I have 2 data files each containing one column.
I want to make another data file by merging both the columns.
I have the command line in shell but I don't know how it works.

Please explain elaborately the below command:

awk 'NR==FNR {a[i++]=$0};
             {b[x++]=$0;};{k=x-i};
     END     {for(j=0;j<i;) print a[j++],b[k++]}' \
  file1.txt file2.txt

Example:

input:

file1.txt   
11
23
19
31
67
file2.txt
13
19
25
67
93

I used the command above to write a shell script and got following output:

11 13
23 19
19 25
31 67
67 93

I want to know how this command line is working on this example to give the output?

Best Answer

Well, part of learning to use Unix is to figure out what existing scripts are doing. In this case you need to know a bit about how awk works to understand the code. I will focus on describing the awk part, this should get you started in figuring out the rest.
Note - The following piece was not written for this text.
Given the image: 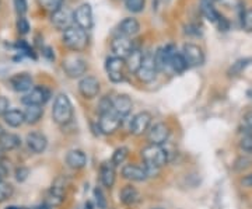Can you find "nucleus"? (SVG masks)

Basically awk is a pattern-driven scripting language, where commands consist of both a (search) pattern/condition and a corresponding code block. During execution, any input files are read line by line and if the pattern/condition is true for a line, the code block is executed. There are special patterns BEGIN and END which are used to trigger code to get executed before the first line or after the last line is read.
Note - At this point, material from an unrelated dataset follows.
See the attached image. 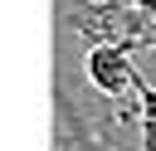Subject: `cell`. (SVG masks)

In your example you have three pattern/code lines:

NR==FNR {a[i++]=$0};

NR and FNR are two special variables set by awk. You can look up their meaning with man awk to see that

NR     ordinal number of the current record
FNR    ordinal number of the current record in the current file

so basically this condition is true while lines from the first line are read (which means that a[i++]=$0 is executed once for each line from the first file) and false for all additional files. $0 is the current line of input.

        {b[x++]=$0;};{k=x-i};

This code block has no condition/pattern so it gets executed for every line read (from all files including the first one).

END     {for(j=0;j<i;) print a[j++],b[k++]}' 

This part runs after the last line of the last file has been read and processed.

With these basics you should be able to figure out the meaning of the different code blocks and variables yourself.